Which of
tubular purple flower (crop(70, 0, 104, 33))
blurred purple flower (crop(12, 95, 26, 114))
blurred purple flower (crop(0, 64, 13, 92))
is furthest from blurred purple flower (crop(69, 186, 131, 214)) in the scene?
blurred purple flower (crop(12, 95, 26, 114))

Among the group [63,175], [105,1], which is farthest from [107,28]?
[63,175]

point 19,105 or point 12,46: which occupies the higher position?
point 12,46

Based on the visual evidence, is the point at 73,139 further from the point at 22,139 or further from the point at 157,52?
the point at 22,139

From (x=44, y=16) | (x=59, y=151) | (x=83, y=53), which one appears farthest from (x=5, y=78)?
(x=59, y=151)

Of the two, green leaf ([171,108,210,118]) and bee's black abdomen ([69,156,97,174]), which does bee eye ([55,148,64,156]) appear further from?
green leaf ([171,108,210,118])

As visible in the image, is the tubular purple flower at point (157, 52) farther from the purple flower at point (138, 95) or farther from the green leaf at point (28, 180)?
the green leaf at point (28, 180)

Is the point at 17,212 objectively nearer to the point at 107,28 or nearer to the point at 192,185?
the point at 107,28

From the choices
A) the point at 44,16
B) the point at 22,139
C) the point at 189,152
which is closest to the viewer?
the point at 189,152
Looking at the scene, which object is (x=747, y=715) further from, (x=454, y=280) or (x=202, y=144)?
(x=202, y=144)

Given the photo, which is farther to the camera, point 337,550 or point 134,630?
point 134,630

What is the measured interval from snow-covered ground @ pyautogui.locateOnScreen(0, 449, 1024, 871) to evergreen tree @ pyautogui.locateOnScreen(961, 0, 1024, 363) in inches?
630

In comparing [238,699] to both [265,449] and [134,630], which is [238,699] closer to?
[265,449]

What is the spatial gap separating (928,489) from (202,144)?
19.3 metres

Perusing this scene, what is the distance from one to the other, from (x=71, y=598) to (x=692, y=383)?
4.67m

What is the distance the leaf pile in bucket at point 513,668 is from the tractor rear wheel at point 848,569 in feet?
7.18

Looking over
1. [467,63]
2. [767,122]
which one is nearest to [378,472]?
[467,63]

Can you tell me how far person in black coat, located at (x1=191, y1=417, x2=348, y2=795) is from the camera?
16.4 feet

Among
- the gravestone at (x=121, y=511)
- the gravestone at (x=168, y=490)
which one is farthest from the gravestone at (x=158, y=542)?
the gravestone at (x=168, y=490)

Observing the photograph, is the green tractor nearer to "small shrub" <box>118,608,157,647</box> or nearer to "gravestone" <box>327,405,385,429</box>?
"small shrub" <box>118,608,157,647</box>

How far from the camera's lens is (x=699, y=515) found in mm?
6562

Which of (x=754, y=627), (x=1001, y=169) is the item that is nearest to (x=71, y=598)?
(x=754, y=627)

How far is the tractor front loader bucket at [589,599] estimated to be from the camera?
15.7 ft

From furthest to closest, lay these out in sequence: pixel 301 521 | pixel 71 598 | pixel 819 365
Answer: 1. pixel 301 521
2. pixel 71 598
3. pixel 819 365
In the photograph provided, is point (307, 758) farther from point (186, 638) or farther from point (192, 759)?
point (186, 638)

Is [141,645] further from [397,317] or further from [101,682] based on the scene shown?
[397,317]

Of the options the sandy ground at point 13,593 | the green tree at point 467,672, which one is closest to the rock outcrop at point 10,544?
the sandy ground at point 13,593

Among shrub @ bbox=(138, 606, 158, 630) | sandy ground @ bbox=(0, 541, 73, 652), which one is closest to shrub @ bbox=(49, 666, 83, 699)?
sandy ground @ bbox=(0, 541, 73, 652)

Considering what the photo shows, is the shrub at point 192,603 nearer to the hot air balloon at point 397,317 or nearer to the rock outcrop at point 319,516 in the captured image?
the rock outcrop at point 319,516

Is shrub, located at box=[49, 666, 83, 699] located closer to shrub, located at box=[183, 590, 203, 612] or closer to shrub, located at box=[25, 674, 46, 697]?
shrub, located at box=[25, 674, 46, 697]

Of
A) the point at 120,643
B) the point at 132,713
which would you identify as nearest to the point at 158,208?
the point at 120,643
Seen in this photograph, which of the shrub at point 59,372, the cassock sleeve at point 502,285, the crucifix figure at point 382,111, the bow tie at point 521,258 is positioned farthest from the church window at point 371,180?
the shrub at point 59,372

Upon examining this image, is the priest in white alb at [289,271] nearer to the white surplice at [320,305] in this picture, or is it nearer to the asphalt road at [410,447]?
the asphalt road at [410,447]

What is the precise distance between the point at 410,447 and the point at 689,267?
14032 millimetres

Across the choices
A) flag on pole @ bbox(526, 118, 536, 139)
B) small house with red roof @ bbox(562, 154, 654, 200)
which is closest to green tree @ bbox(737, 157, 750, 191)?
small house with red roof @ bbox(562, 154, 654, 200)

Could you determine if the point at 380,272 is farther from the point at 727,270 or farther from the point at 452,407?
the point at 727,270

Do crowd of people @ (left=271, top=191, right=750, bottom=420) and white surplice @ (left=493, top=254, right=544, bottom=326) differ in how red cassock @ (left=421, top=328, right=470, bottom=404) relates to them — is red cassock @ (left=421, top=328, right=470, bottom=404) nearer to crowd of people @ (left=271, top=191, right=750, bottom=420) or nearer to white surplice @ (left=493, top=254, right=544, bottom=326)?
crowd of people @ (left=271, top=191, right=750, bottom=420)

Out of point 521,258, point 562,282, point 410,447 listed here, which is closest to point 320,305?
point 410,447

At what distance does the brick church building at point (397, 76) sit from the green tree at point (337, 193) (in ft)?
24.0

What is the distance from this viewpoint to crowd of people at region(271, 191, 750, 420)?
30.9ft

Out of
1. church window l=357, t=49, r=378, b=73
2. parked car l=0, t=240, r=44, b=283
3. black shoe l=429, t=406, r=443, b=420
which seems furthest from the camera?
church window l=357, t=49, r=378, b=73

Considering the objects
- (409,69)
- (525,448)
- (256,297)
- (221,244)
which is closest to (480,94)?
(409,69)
....................
## Exercise prompt
Extract verbatim every line from the start of the data through the line containing "is furthest from", keeping both ends.

## Response below
Which of
tubular purple flower (crop(70, 0, 104, 33))
blurred purple flower (crop(12, 95, 26, 114))
blurred purple flower (crop(0, 64, 13, 92))
is furthest from blurred purple flower (crop(69, 186, 131, 214)) in the scene?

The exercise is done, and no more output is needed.